Watch for these patterns

• Regional spikes: often CDN POP issues, ISP routing changes, or origin distance.
• Checkout-only spikes: payments/fraud scripts, personalization calls, or different caching rules.
• Only first page view slower: cache warmup, connection reuse issues, or heavy third-party bootstraps.
• Random intermittent spikes: packet loss/congestion; HTTP/3 can sometimes help, but also check third-party reliability.

[Comparing edge versus origin latency by region shows whether you have a distance problem (origin RTT high) or a delivery problem (edge RTT high). The fix is different in each case.]

A practical workflow for owners

If you need a simple, repeatable way to use latency in decisions:

1. Start with business pages. Product detail pages, collections, and checkout steps.
2. Identify critical hostnames. Your HTML, your asset CDN, fonts, analytics, payments.
3. Use a waterfall to find repeated handshakes. Look for DNS/connect/TLS showing up over and over for different domains.
4. Reduce cross-origin dependencies above the fold. Make LCP depend on your fastest path.
5. Validate with field data segmentation. Confirm improvements in your primary markets and on mobile.

If you're using PageVitals for diagnosis, the most direct views are the Network request waterfall and RTT tracking via Round Trip Time.
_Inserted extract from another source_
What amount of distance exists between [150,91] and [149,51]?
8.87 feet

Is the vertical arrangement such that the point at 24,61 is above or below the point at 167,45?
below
For broader interpretation of user populations, refer to CrUX data.

Key takeaways

• Network latency is the round-trip delay between users and servers; it compounds across many requests and many hostnames.
• It most visibly hurts LCP and any interaction that waits on the network.
• The biggest wins usually come from fewer round trips: fewer domains, fewer redirects, more connection reuse, and more edge caching.
• Treat latency changes as a segmentation problem before a tooling or hosting problem.